Tasks —
A: Reproduce the passage of the PX4 sights thread starting with "Trijicon DOES have" and going on through "fullsize and subcompact.".
B: Answer these questions from the PX4 sights thread:
(i) Which company does Shipwreck say has sights listed for the PX4 compact?
(ii) About how long ago did denner have Trijicon PX4 sights installed on the compact?
(iii) What price does denner give for the BE14's at Amazon?

Text passage —
· · · ·

# px4 sights



## numbnuts (Jan 8, 2016)

I want to upgrade my sights on my px4 compact. I find sights for the full size and the subcompact but not the compact. Is the compact the same as the full size for sights?


----------



## zogger (Jul 11, 2015)

I too have a px4 compact and am considering some new sights. I would think the sights on the full size and the compact are the same. I suggest you contact Beretta Customer Support. If you don't, I might soon.


----------



## Shipwreck (Jan 26, 2006)

Trijicon DOES have sights listed for the PX4 compact - check their website. I do not believe they are the same.


----------



## denner (Jun 3, 2011)

As Shipwreck has stated, the front sight is not the same(specifically the front sight) for the compact.

I had some Trijicon PX4 sights installed about 5 years ago for my compact and there is a slight gap with the front dovetail and front sight(meaning the front sight base is slightly shorter than the dovetail cutout) on the compact . Not so for the fullsize and subcompact.

However, this does not affect performance of the front sight. Had them installed for at least five years now and thousands of rounds down range, so if you don't mind the slight gap there's no issue.

Sounds like Trijicon is making some specifically for the compact, if so, I'd go that route.


----------



## numbnuts (Jan 8, 2016)

Well, looks like the trijicon BE14 is what I want. Price is up there but I guess you get what you pay for. Time to start working on the wifes ok, hehe.


----------



## denner (Jun 3, 2011)

$114.00 for the BE14's @ amazon, not bad for Trijicons.


----------

· · · ·

Data section —

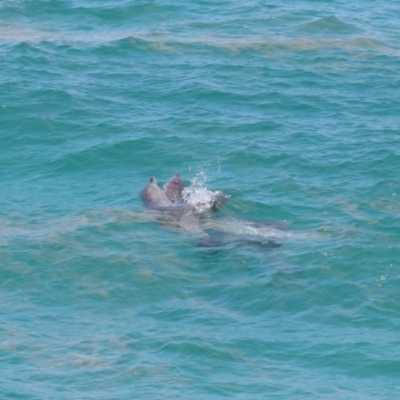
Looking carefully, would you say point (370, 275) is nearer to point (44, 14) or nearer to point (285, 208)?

· · · ·

Full answers —
A:
Trijicon DOES have sights listed for the PX4 compact - check their website. I do not believe they are the same.


----------



## denner (Jun 3, 2011)

As Shipwreck has stated, the front sight is not the same(specifically the front sight) for the compact.

I had some Trijicon PX4 sights installed about 5 years ago for my compact and there is a slight gap with the front dovetail and front sight(meaning the front sight base is slightly shorter than the dovetail cutout) on the compact . Not so for the fullsize and subcompact.

B:
(i) Trijicon
(ii) About 5 years ago
(iii) $114.00